- **Text excerpt**:
Pakistan Unrest and the Weakening Dollar

By Paul Hoffmeister

The assassination of Benazir Bhutto yesterday offers further proof that geopolitical events are significantly impacting the dollar-gold price and thus the real value of the dollar. A reading of the dollar-gold price yesterday morning shows that gold began to gradually rise by $1 around 7:15 am EST when news spread of a bomb attack at Bhutto's Rawalpindi rally, and then sky-rocketed $6 to $830 after 7:59 on the announcements that she was critically injured and in emergency surgery. Given the facts that a gunman directly targeted her and the bomb that exploded next to her van reportedly took more than a dozen other lives, news of Bhutto in the hospital likely meant she would not survive this second attempt on her life since her return to Pakistan in mid-October.

But the Bhutto/Pakistan story and its effect on financial markets is not new. The conventional financial press is playing catch up. The story arguably started on September 19 when Osama Bin Laden called on the people of Pakistan to overthrow the pro-Western Musharraf government. Since then, the gradual weakening of Musharraf's once-firm hold on power and the increasing uncertainty over upcoming parliamentary elections on January 8 have helped push gold to more than $820 from the $700 range. In a country where nearly half the population sympathizes with Al-Qaeda, the risk is the West's supposedly reliable Musharraf will be toppled and a power vacuum will ensue allowing for the Talibanization of Pakistan -- one of the world's eight nuclear powers.

Political chaos has been Bin Laden's objective, and the Bhutto assassination is undoubtedly strategic. Not only does her absence in Pakistan's political process remove a powerful pro-Western sympathizer, but her death has spawned mass protests demanding Musharraf resign for inadequately protecting Bhutto. But as Mahmud al-Durrani, Pakistan's ambassador to the United States, said Thursday evening, no amount of security could protect her from a suicide bomber at the massive rallies she attracted. And further destabilizing the country, the Washington Times' Arnaud de Borchgrave reports that the tribal areas along the Afghanistan-Pakistan border are now under Al-Qaeda and Taliban control despite the Pakistan army's military campaign there during recent months, which has cost at least 1,000 soldiers lives and wounded 3,000.

The 100 basis point decline in the fed funds rate since September is not the likely cause for the continued decline in the dollar, which has been marked by foreign exchange weakness and rising gold. The Federal Reserve's rate cuts do not appear to be characteristic of loose monetary policy because money supply growth since September has been relatively tame, and thus very unlikely to be the cause of the dramatic 17% rise in gold that translates to a 17% decline in the real value of the dollar. Instead, the recent dollar weakness is likely the consequence of declining dollar demand primarily caused by new geopolitical uncertainties.

- **Excerpted records**:

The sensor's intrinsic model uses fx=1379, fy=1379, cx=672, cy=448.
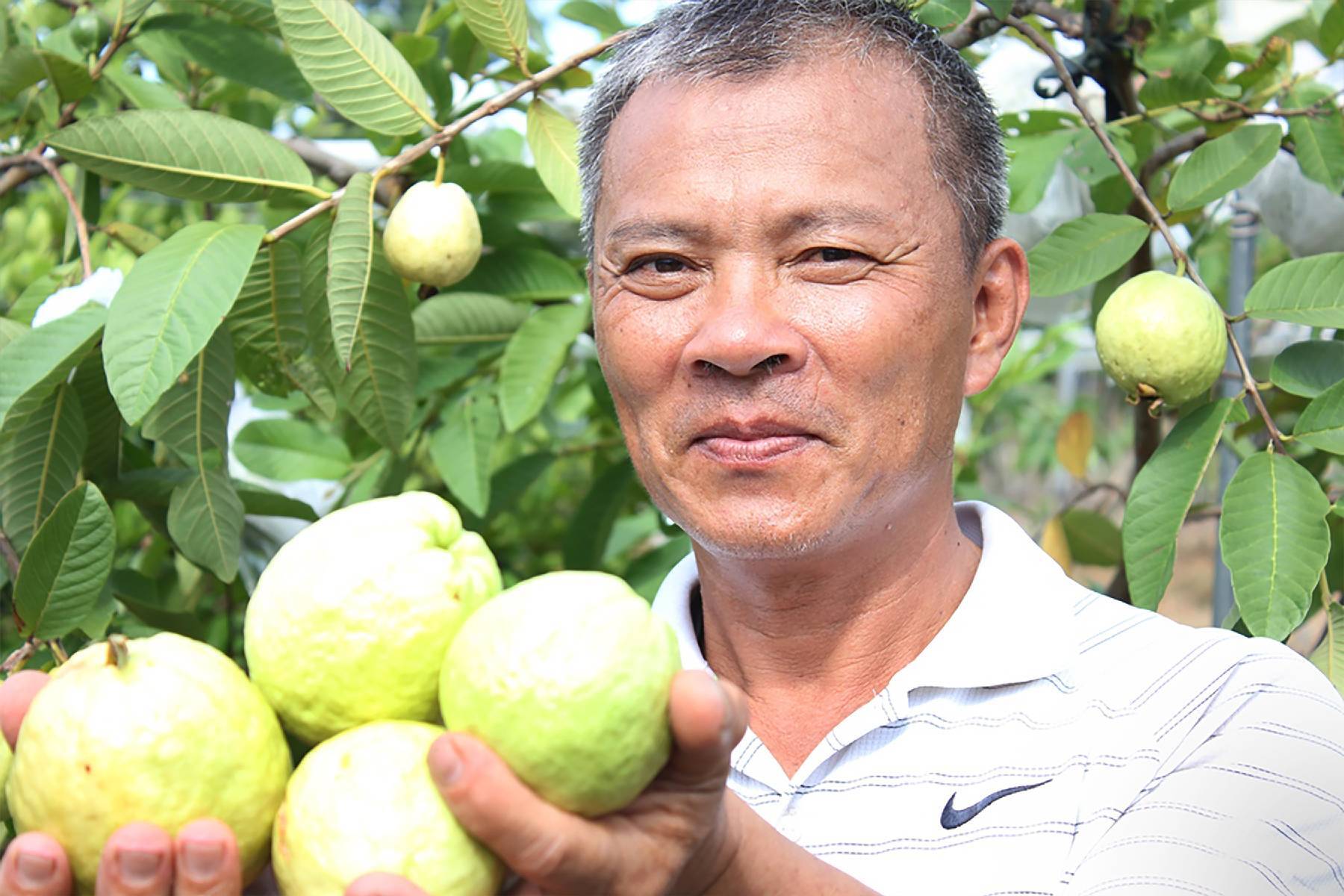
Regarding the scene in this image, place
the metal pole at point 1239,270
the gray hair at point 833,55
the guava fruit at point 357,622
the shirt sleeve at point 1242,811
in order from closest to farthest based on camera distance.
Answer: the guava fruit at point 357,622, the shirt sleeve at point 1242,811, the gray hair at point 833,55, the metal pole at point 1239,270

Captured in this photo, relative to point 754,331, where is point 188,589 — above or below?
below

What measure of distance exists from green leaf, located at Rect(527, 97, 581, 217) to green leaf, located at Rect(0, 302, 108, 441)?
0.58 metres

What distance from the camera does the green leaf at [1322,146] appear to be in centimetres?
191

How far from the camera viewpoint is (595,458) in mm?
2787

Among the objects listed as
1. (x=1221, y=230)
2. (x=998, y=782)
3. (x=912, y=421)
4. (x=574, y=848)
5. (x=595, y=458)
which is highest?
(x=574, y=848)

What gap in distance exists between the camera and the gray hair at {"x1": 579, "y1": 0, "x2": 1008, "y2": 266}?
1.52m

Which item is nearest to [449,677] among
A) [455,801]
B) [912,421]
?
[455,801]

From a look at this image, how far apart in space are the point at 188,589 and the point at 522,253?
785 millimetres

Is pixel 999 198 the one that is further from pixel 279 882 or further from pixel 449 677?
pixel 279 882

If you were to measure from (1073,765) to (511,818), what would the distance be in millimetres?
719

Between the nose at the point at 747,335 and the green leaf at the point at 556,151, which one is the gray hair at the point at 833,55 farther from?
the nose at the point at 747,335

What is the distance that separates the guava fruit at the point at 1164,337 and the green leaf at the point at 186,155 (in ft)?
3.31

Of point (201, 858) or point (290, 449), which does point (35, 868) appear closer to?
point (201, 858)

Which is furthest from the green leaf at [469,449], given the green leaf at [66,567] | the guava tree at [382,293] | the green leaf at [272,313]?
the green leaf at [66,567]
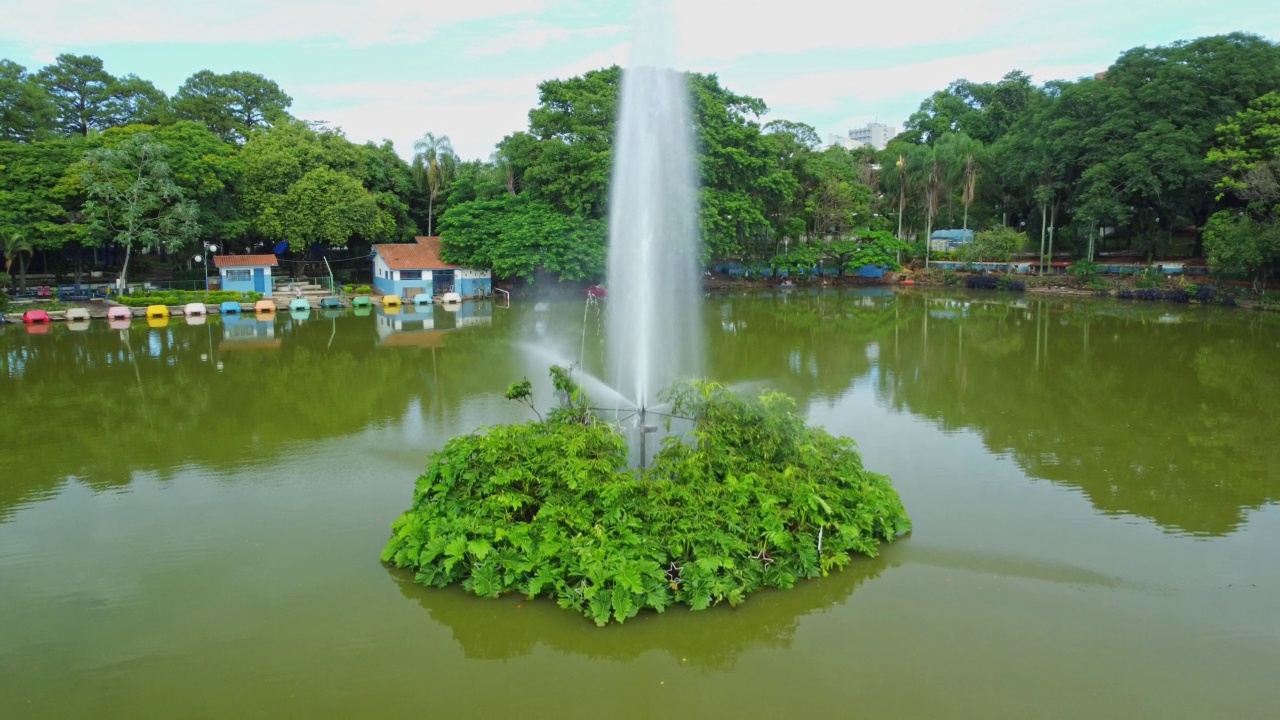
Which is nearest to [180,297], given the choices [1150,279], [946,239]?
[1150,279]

- **Your assignment**: In the article on Pakistan unrest and the weakening dollar, what did Osama Bin Laden call on the people of Pakistan to do on September 19? The entries have no connection to the article on Pakistan unrest and the weakening dollar.

- **Problem solution**: Overthrow the pro-Western Musharraf government.